§ **TEXT SHOWN**:
┄┄┄┄┄┄┄┄┄┄┄┄┄┄┄┄┄┄┄┄

Rewriting history (of flashrom)

Sorry to interrupt the stream of GSoC posts! 😉 Some of you may have wondered why there were no flashrom commits at all since the 0.9.9 release in March (i.e. about 5 Months). There wasn’t much direct flashrom development going on on the vanilla branch of flashrom apart from Hatim’s GSoC efforts of course.

Instead I’ve been working on moving our repository to git. I have created some client- and server-side hooks + other infrastructure (with the help of Patrick) that will be used in the future to host the vanilla flashrom repository. This part was actually only the smaller part of time I spent on flashrom in the last months (which was not as much as I would have wished for, obviously). More on this and future development later on the flashrom mailing list…

The remaining time I’ve been working on a script that rewrites history. Not all of history, only the flashrom repository’s history.The new git repo will include not only the commits from the trunk branch of the well-known subversion repository but also the fameless flashrom-related commits of the original coreboot v1 (then LinuxBIOS) repository where flashrom was conceived initially. This comprises about 30 commits from 2002 to fall 2003. The first commit message (by Ron Minnich) was “Trying to make this general purpose user-land flash burner” on 2002-01-29.

Thanks to git-svn (which I’ve been using for almost all my flashrom development from the start) I already got all of flashrom’s subversion repository in a local git database. Prepending that other tree was quite easy with git:
Suppose you have currently checked out the tree you want to append to the old tree in a branch called flashrom-cbv1/master then the following will replace the initial commit of the current branch with the other tree (faster than svn can show a single commit message):

git replace $(git rev-list --max-parents=0 HEAD) flashrom-cbv1/master

So that was relatively easy…

But there were some problems. Most importantly git stores an author and a committer for each commit. These were not set correctly in my tree but was derived from the svn committer’s user name (e.g. stefanct). To correct this one can either use an author file that maps the svn committers to names+email addresses like git uses, or one can use the git filter-branch command to change existing commits. This also allows to derive more precise information… my final script is parsing the commit message for signed-off-by lines and uses that to set the author to something else than the svn committer. This will dramatically change the perception of flashrom as it changes the number of commits by the regulars as well as the number of total contributors as decoded e.g. by github or openhub quite a bit, cf. https://www.openhub.net/p/flashrom/contributors

If you look at the very old commit logs of flashrom in the subversion tree you will notice many that well… offer some room for improvement. For example all of the commits converted from the coreboot v2 tree start with “Original v2 revision:” followed by the coreboot svn revision number – not that helpful or pretty. The quality of the actual contents vary a lot. Many don’t have a sign-off, many are just bad commit messages like “flasrom update from Stefan, resovle issue 21” but some are actually wrong as they describe another commit or something that might have happened in the same commit (of the coreboot tree) that did not touch flashrom but got committed with changes to flashrom. But even newer commits of flashrom are far from perfect and could be improved, some even automatically.

┄┄┄┄┄┄┄┄┄┄┄┄┄┄┄┄┄┄┄┄

§ **WHAT TO DO**: Can you copy out everything in the flashrom history post from "Rewriting history (of" down to "efforts of course."?

§ **DATASET CONTENT**:

┄┄┄┄┄┄┄┄┄┄┄┄┄┄┄┄┄┄┄┄

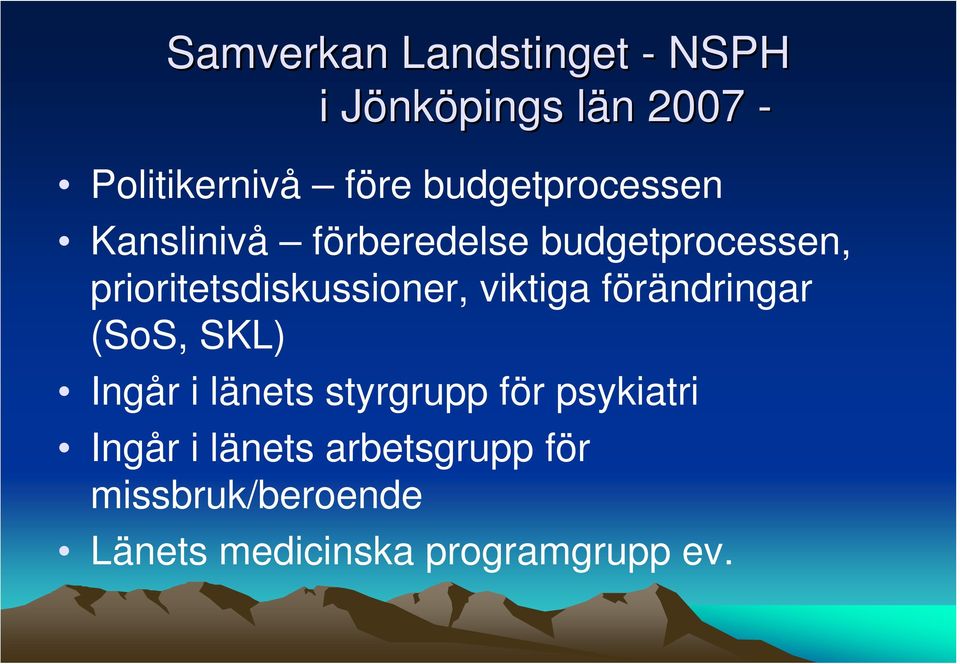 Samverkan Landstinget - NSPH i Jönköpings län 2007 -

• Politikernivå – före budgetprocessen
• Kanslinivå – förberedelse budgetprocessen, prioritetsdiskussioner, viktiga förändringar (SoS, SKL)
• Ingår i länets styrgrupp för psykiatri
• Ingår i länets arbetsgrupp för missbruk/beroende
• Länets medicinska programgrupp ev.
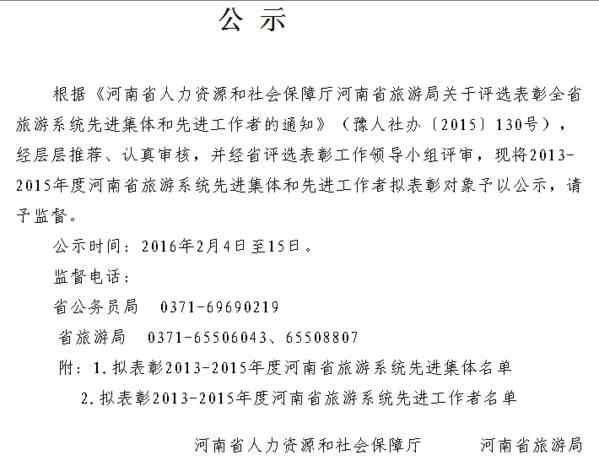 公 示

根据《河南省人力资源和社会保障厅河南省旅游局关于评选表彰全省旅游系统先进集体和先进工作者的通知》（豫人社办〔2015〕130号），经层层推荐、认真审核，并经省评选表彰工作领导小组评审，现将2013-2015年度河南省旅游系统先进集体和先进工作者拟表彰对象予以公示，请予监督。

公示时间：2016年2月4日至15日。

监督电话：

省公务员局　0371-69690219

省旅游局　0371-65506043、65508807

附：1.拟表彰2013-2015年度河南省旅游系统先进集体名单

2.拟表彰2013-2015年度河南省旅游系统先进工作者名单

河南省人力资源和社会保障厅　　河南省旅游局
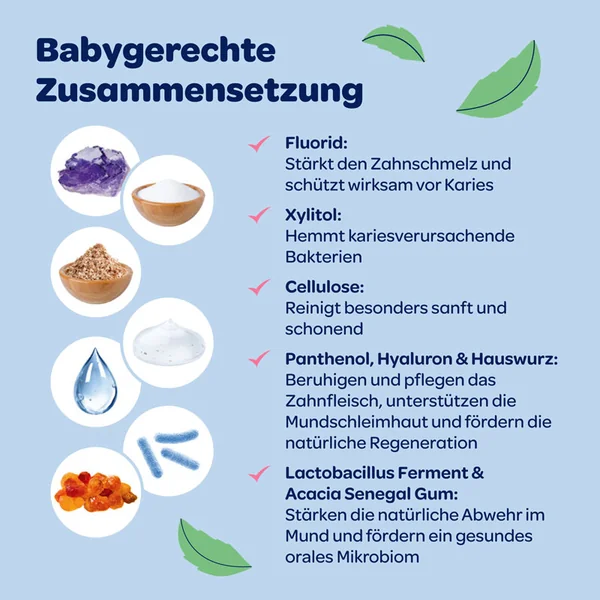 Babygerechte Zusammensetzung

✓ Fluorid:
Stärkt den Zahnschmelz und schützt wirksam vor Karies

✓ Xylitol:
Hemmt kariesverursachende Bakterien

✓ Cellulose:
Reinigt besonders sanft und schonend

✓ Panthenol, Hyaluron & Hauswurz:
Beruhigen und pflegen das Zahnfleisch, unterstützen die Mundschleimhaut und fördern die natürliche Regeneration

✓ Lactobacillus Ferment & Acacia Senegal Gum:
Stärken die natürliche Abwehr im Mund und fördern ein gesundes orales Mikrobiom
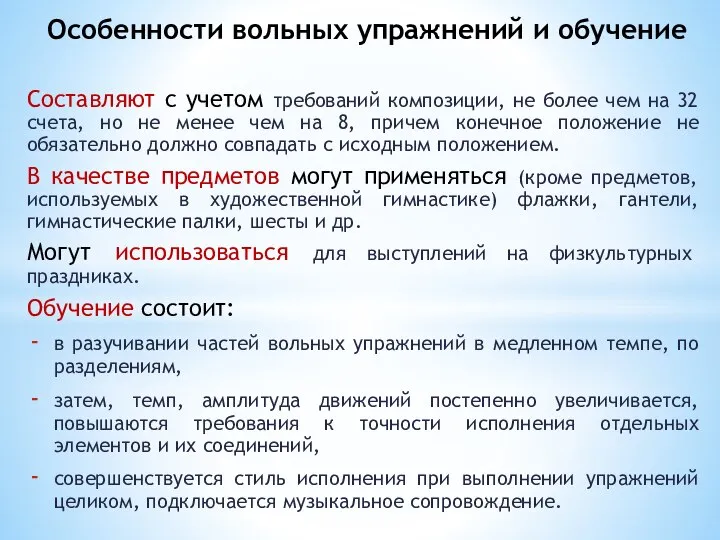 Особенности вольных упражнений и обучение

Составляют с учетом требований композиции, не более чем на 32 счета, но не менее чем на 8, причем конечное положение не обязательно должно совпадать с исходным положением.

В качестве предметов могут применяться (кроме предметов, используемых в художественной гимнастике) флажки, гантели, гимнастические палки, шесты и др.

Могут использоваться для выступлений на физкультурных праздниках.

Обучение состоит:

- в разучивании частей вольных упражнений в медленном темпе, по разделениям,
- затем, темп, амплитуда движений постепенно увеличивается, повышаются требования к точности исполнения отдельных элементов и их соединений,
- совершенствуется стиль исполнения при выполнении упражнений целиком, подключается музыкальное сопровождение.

┄┄┄┄┄┄┄┄┄┄┄┄┄┄┄┄┄┄┄┄

§ **EXERCISE RESPONSE**:
Rewriting history (of flashrom)

Sorry to interrupt the stream of GSoC posts! 😉 Some of you may have wondered why there were no flashrom commits at all since the 0.9.9 release in March (i.e. about 5 Months). There wasn’t much direct flashrom development going on on the vanilla branch of flashrom apart from Hatim’s GSoC efforts of course.